WORK TO DO: Update the listing below by replacing every "camera" with "lens" and leaving everything else unchanged. Write out the updated lines without the pictures.

[Scene-based reasoning listing]

.....

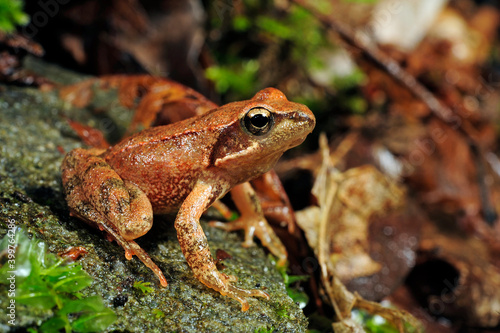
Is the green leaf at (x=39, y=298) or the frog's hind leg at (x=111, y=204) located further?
the frog's hind leg at (x=111, y=204)

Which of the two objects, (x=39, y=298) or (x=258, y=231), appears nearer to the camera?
(x=39, y=298)

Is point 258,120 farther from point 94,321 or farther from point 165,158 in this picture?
point 94,321

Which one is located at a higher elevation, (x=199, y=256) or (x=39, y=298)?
(x=199, y=256)

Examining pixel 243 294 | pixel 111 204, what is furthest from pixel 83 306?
pixel 243 294

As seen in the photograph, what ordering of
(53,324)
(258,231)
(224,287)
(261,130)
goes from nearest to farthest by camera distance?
(53,324) → (224,287) → (261,130) → (258,231)

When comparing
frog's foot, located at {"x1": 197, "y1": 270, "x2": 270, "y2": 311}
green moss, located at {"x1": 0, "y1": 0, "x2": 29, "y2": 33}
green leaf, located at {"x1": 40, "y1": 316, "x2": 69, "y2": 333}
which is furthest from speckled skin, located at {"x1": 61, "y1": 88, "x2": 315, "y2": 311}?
green moss, located at {"x1": 0, "y1": 0, "x2": 29, "y2": 33}

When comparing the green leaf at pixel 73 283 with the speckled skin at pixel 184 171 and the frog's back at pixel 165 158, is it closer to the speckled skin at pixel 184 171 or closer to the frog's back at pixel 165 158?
the speckled skin at pixel 184 171

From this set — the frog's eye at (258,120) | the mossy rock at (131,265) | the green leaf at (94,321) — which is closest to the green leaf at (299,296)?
the mossy rock at (131,265)
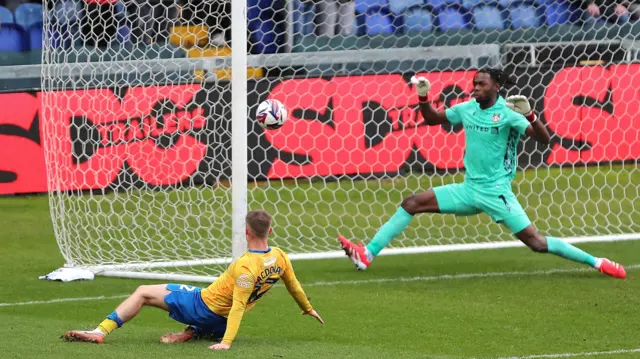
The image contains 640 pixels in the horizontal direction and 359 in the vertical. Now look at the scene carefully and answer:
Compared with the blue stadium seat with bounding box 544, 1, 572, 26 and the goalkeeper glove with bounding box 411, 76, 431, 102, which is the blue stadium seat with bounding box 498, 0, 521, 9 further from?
the goalkeeper glove with bounding box 411, 76, 431, 102

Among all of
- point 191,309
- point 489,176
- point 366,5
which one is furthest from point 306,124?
point 191,309

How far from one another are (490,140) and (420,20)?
6.80 meters

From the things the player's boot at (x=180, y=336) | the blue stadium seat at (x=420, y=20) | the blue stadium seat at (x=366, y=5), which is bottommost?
the player's boot at (x=180, y=336)

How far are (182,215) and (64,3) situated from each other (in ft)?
8.15

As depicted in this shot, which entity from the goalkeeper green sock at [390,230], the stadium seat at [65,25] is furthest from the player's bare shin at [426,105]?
the stadium seat at [65,25]

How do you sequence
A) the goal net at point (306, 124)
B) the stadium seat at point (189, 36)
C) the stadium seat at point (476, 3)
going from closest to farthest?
the goal net at point (306, 124)
the stadium seat at point (189, 36)
the stadium seat at point (476, 3)

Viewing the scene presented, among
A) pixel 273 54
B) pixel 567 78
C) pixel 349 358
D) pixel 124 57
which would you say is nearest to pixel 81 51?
pixel 124 57

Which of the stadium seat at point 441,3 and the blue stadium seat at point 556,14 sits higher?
the stadium seat at point 441,3

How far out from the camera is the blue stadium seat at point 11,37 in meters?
15.8

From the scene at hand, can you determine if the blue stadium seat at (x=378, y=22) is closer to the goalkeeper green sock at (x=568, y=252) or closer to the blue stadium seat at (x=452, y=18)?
the blue stadium seat at (x=452, y=18)

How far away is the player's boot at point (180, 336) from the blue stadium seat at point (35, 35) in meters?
9.92

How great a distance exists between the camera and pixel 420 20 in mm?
16141

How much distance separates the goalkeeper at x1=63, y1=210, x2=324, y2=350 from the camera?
22.4 feet

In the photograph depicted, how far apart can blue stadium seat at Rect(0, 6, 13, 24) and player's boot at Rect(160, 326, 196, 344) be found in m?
10.3
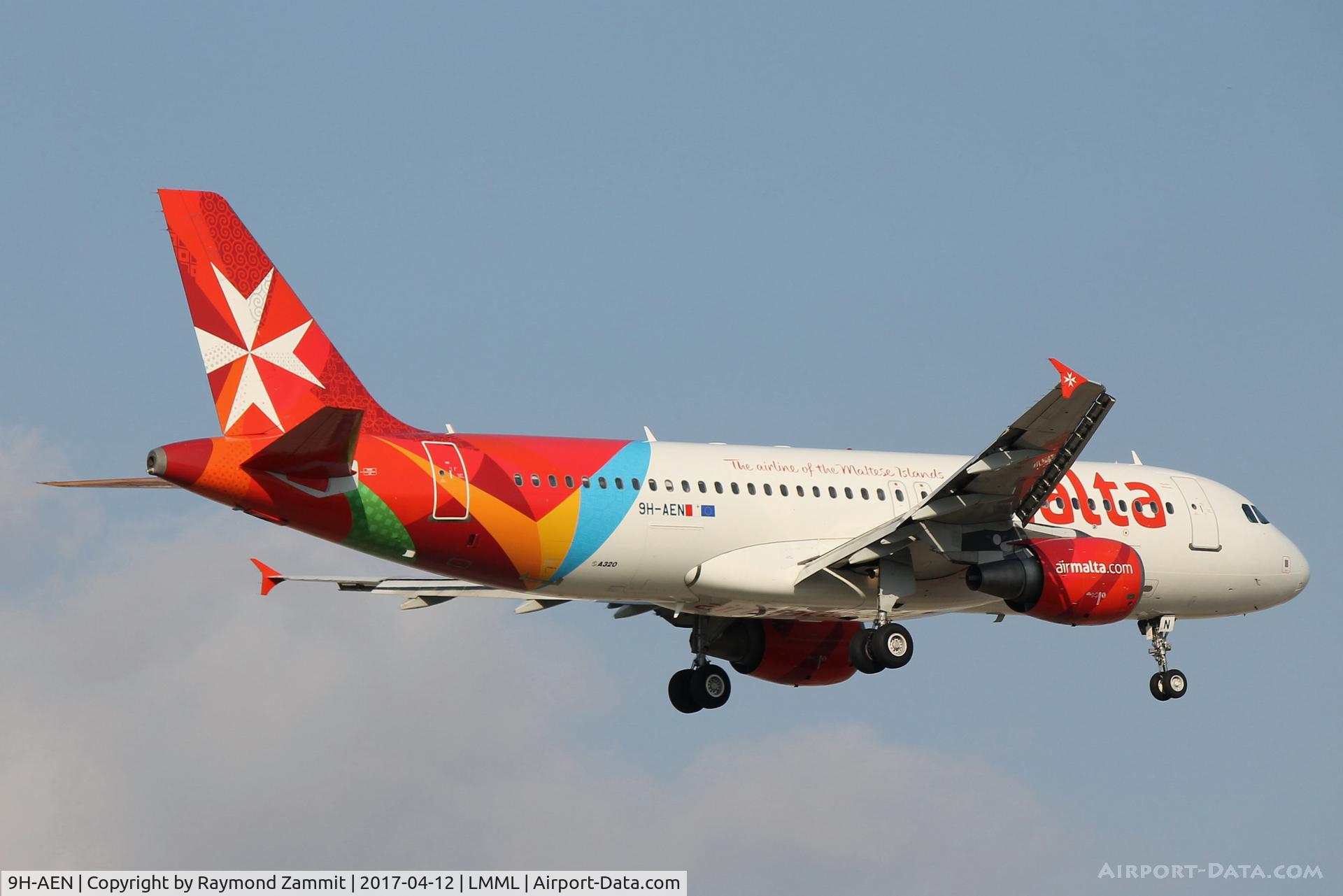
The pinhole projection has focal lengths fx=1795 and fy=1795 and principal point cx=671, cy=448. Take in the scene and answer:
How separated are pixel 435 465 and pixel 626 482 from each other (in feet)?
10.5

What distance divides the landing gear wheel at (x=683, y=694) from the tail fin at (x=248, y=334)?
27.6 ft

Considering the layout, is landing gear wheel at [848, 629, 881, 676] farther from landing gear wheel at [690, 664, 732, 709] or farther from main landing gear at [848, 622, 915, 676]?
landing gear wheel at [690, 664, 732, 709]

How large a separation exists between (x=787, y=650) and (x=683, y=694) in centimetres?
214

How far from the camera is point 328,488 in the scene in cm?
2525

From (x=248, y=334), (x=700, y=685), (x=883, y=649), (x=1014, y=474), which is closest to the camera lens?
(x=248, y=334)

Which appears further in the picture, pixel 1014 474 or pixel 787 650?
pixel 787 650

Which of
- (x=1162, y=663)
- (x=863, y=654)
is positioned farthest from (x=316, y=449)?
(x=1162, y=663)

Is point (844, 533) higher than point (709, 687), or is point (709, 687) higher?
point (844, 533)

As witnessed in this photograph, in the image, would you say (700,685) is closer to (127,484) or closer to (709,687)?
(709,687)

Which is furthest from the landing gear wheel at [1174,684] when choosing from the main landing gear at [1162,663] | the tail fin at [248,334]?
the tail fin at [248,334]

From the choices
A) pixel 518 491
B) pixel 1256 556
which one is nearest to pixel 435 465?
pixel 518 491

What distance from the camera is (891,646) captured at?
2909 centimetres

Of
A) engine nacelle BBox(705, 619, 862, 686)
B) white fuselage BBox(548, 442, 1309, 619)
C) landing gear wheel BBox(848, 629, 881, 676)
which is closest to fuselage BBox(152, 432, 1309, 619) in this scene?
white fuselage BBox(548, 442, 1309, 619)

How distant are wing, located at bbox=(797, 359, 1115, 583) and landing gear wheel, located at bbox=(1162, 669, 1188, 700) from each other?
5674 millimetres
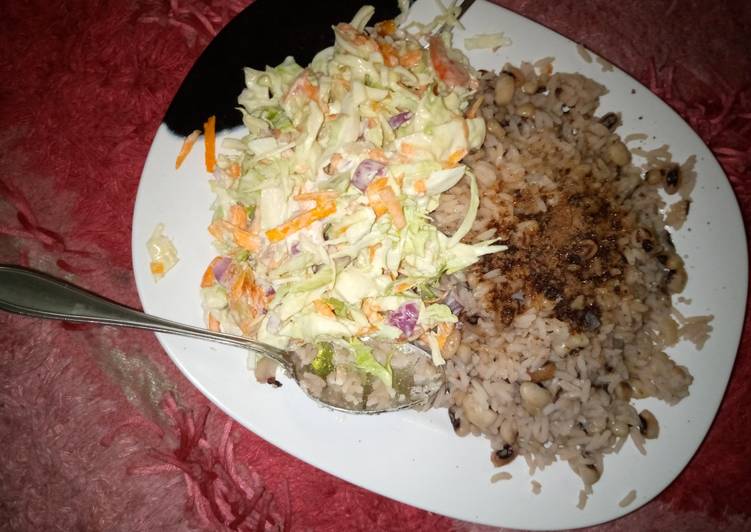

.....

COMPLETE RESPONSE:
Is the green leaf at (x=39, y=298) or the frog's hind leg at (x=111, y=204) located further?
the frog's hind leg at (x=111, y=204)

Which of the two objects, (x=39, y=298) or (x=258, y=231), appears nearer to the lens?
(x=39, y=298)

Is point 258,120 farther from point 94,321 or farther from point 165,158 in this picture?
point 94,321

Which one is located at a higher elevation, (x=199, y=256) or (x=39, y=298)?
(x=199, y=256)

Examining pixel 243 294 | pixel 111 204, what is furthest from pixel 83 306?
pixel 243 294

As seen in the photograph, what ordering of
(53,324)
(258,231)
(224,287)
(261,130)
goes from nearest to farthest by lens distance?
(53,324) → (224,287) → (261,130) → (258,231)

When comparing
frog's foot, located at {"x1": 197, "y1": 270, "x2": 270, "y2": 311}
green moss, located at {"x1": 0, "y1": 0, "x2": 29, "y2": 33}
green leaf, located at {"x1": 40, "y1": 316, "x2": 69, "y2": 333}
which is furthest from speckled skin, located at {"x1": 61, "y1": 88, "x2": 315, "y2": 311}?
green moss, located at {"x1": 0, "y1": 0, "x2": 29, "y2": 33}

When comparing the green leaf at pixel 73 283 with the speckled skin at pixel 184 171 and the frog's back at pixel 165 158, is it closer to the speckled skin at pixel 184 171 or closer to the frog's back at pixel 165 158?
the speckled skin at pixel 184 171

From this set — the frog's eye at (258,120) | the mossy rock at (131,265) | the green leaf at (94,321) — which is closest to the green leaf at (299,296)?
the mossy rock at (131,265)
The image contains 640 pixels in the horizontal direction and 359 in the vertical. Now look at the scene carefully and answer:
Compared with the blue stadium seat with bounding box 544, 1, 572, 26 and the goalkeeper glove with bounding box 411, 76, 431, 102, which is the blue stadium seat with bounding box 498, 0, 521, 9 further from?
the goalkeeper glove with bounding box 411, 76, 431, 102

Among all of
- point 191,309
- point 489,176
- point 366,5
which one is furthest from point 306,124?
point 191,309

How far from one another are (490,140) and (420,20)?
6.80 meters

From the things the player's boot at (x=180, y=336) | the blue stadium seat at (x=420, y=20) | the blue stadium seat at (x=366, y=5), which is bottommost?
the player's boot at (x=180, y=336)

How far are (182,215) and (64,3) situated from each other (in ft)?
8.15

As depicted in this shot, which entity from the goalkeeper green sock at [390,230], the stadium seat at [65,25] is furthest from the player's bare shin at [426,105]?
the stadium seat at [65,25]

How do you sequence
A) the goal net at point (306, 124)
B) the stadium seat at point (189, 36)
C) the stadium seat at point (476, 3)
going from closest to farthest?
the goal net at point (306, 124)
the stadium seat at point (189, 36)
the stadium seat at point (476, 3)

Viewing the scene presented, among
A) pixel 273 54
B) pixel 567 78
C) pixel 349 358
D) pixel 124 57
which would you say is nearest to pixel 81 51?
pixel 124 57

Which of the stadium seat at point 441,3 and the blue stadium seat at point 556,14 sits higher?
the stadium seat at point 441,3

How far out from the lens is the blue stadium seat at point 11,37 in meters?
15.8

From the scene at hand, can you determine if the blue stadium seat at (x=378, y=22) is closer to the goalkeeper green sock at (x=568, y=252) or closer to the blue stadium seat at (x=452, y=18)?
the blue stadium seat at (x=452, y=18)

How far away is the player's boot at point (180, 336) from the blue stadium seat at point (35, 35) in meters?
9.92

How great a distance exists between the lens and pixel 420 20 in mm?
16141

How much distance separates the goalkeeper at x1=63, y1=210, x2=324, y2=350 from the lens?
22.4 feet

In the photograph depicted, how far apart can blue stadium seat at Rect(0, 6, 13, 24) and player's boot at Rect(160, 326, 196, 344) be found in m?
10.3
The pinhole projection has focal lengths fx=1795 and fy=1795 and principal point cx=671, cy=448. Take in the scene and answer:
How separated are pixel 435 465 and pixel 626 482 from each other (in feet)?
10.5

What distance divides the landing gear wheel at (x=683, y=694) from the tail fin at (x=248, y=334)?
27.6 ft

Considering the layout, is landing gear wheel at [848, 629, 881, 676] farther from landing gear wheel at [690, 664, 732, 709] or farther from main landing gear at [848, 622, 915, 676]?
landing gear wheel at [690, 664, 732, 709]

How large a separation exists between (x=787, y=650) and (x=683, y=694) in centimetres?
214

How far from the lens is point 328,488 in the scene in cm?
2525

From (x=248, y=334), (x=700, y=685), (x=883, y=649), (x=1014, y=474), which is closest to the lens lens?
(x=248, y=334)

Which appears further in the picture, pixel 1014 474 or pixel 787 650?
pixel 787 650

Which of
- (x=1162, y=663)
- (x=863, y=654)
is positioned farthest from (x=316, y=449)?
(x=1162, y=663)

Is point (844, 533) higher than point (709, 687), or is point (709, 687) higher?
point (844, 533)

As witnessed in this photograph, in the image, would you say (700,685) is closer to (127,484) or closer to (709,687)?
(709,687)

Which is furthest from the landing gear wheel at [1174,684] when choosing from the main landing gear at [1162,663] | the tail fin at [248,334]?
the tail fin at [248,334]

From the choices
A) pixel 518 491
B) pixel 1256 556
which one is nearest to pixel 435 465?
pixel 518 491

What distance from the lens is (891,646) captured at?
2909 centimetres

Of
A) engine nacelle BBox(705, 619, 862, 686)
B) white fuselage BBox(548, 442, 1309, 619)
C) landing gear wheel BBox(848, 629, 881, 676)
which is closest to fuselage BBox(152, 432, 1309, 619) in this scene?
white fuselage BBox(548, 442, 1309, 619)

How distant are wing, located at bbox=(797, 359, 1115, 583) and landing gear wheel, located at bbox=(1162, 669, 1188, 700) from each other?
5674 millimetres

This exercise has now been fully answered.